> WORK TO COMPLETE
1 - Check each statement against the Tcl coding style text below. Answer yes or no for each, and quote the words from the text that settle it.
(a) The text allows the semicolon to put several commands on one line.
(b) The text says a switch statement should always use the -- option.
(c) The text says the then word of an if statement should be used.
2 - Repeat the part of the Tcl coding style text below that starts at "Only one command" and ends at "the Tcl compiler.".
3 - Pick up the Tcl coding style text below from where it stops, and keep writing it.

[begin EXTRACTED TEXT]

Only one command per line
You should only have one Tcl command per line on the page. Do not use the semi-colon character to place multiple commands on the same line. This makes the code easier to read and helps with debugging.
Curly braces: { goes at the end of a line
Open curly braces can not appear on lines by themselves in Tcl. Instead, they should be placed at the end of the preceding line. Close curly braces are indented to the same level as the outer code, i.e., four spaces less than the statements they enclose. However, you shouldalways use curly braces rather than some other list generating mechanism that will work in the Tcl language. This will help make code more readable, will avoid unwanted side effects, and in many cases will generate faster code with the Tcl compiler.
Control structures should always use curly braces, even if there is only one statement in the block. Thus you shouldn't write code like
if {$tcl_platform(platform) == "unix"} return
but rather
if {$tcl_platform(platform) == "unix"} {
return
}
This approach makes code less dense, but it avoids potential mistakes like unwanted Tcl substitutions. It also makes it easier to set breakpoints in a debugger, since it guarantees that each statement is on a separate line and can be named individually.
Parenthesize expressions
Use parentheses around each subexpression in an expression to make it absolutely clear what is the evaluation order of the expression (a reader of your code should not need to remember Tcl's precedence rules). For example, don't type
if {$x > 22 && $y <= 47} ...
Instead, type this:
if {($x > 22) && ($y <= 47)} ...
Always use the return statement
You should always explicitly use the return statement to return values from a Tcl procedure. By default Tcl will return the value of the last Tcl statement executed in a Tcl procedure as the return value of the procedure which often leads to confusion as to where the result is coming from. In addition, you should use a return statement with no argument for procedures whose results are ignored. Supplying this return will actually speed up your application with the new Tcl compiler. For example, don't write code like this:
proc foo {x y} {
if {$x < 0} {
incr x
} else {
expr $x + $y
}
}
But rather, type this:
proc foo {x y} {
if {$x < 0} {
return [incr x]
} else {
return [expr $x + $y]
}
}
For Tcl procedures that have no return value a single return statement with no arguments is placed at the end of the procedure.
Switch statements
The switch statement should be formatted as below. Always use the -- option to avoid having the string be confused with an option. This can happen when the string is user generated. Comments can be added on the same line as the pattern to comment the pattern case. The comments for each case should line up on the same tab stop and must be within the braces. Note that this is an exception to the standard commenting conventions.
switch -regexp -- $string {
plus -
add { # Do add task
...
}
subtract { # Do subtract case
...
}
default {
...
}
}
If statements
Never use the then word of an if statement. It is syntactic sugar that really isn't that useful. However, the else word should always be used as it does impart some semantic information and it is more like the C language. Here is an example:
if {$x < 0} {
...
} elseif {$x == 0} {
...
} else {
...

[end EXTRACTED TEXT]
[begin RAW DATA]

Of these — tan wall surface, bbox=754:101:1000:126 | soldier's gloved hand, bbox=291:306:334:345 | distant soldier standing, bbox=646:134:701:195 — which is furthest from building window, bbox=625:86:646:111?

[end RAW DATA]

> ANSWERS BELOW
1 -
(a) No: "Do not use the semi-colon character to place multiple commands on the same line."
(b) Yes: "Always use the -- option to avoid having the string be confused with an option."
(c) No: "Never use the then word of an if statement."

2 -
Only one command per line
You should only have one Tcl command per line on the page. Do not use the semi-colon character to place multiple commands on the same line. This makes the code easier to read and helps with debugging.
Curly braces: { goes at the end of a line
Open curly braces can not appear on lines by themselves in Tcl. Instead, they should be placed at the end of the preceding line. Close curly braces are indented to the same level as the outer code, i.e., four spaces less than the statements they enclose. However, you shouldalways use curly braces rather than some other list generating mechanism that will work in the Tcl language. This will help make code more readable, will avoid unwanted side effects, and in many cases will generate faster code with the Tcl compiler.

3 -
}
Documenting code
The purpose of documentation is to save time and reduce errors. Documentation is typically used for two purposes. First, people will read the documentation to find out how to use your code. For example, they will read procedure headers to learn how to call the procedures. Ideally, people should have to learn as little as possible about your code in order to use it correctly. Second, people will read the documentation to find out how your code works internally, so they can fix bugs or add new features; again, good documentation will allow them to make their fixes or enhancements while learning the minimum possible about your code. More documentation isn't necessarily better: wading through pages of documentation may not be any easier than deciphering the code. Try to pick out the most important things that will help people to understand your code and focus on these in your documentation.
Document things with wide impact
The most important things to document are those that affect many different pieces of a program. Thus it is essential that every procedure interface, every structure declaration, and every global variable be documented clearly. If you haven't documented one of these things it will be necessary to look at all the uses of the thing to figure out how it's supposed to work; this will be time-consuming and error-prone.
On the other hand, things with only local impact may not need much documentation. For example, in short procedures I don't usually have comments explaining the local variables. If the overall function of the procedure has been explained, and if there isn't much code in the procedure, and if the variables have meaningful names, then it will be easy to figure out how they are used. On the other hand, for long procedures with many variables I usually document the key variables. Similarly, when I write short procedures I don't usually have any comments in the procedure's code: the procedure header provides enough information to figure out what is going on. For long procedures I place a comment block before each major piece of the procedure to clarify the overall flow through the procedure.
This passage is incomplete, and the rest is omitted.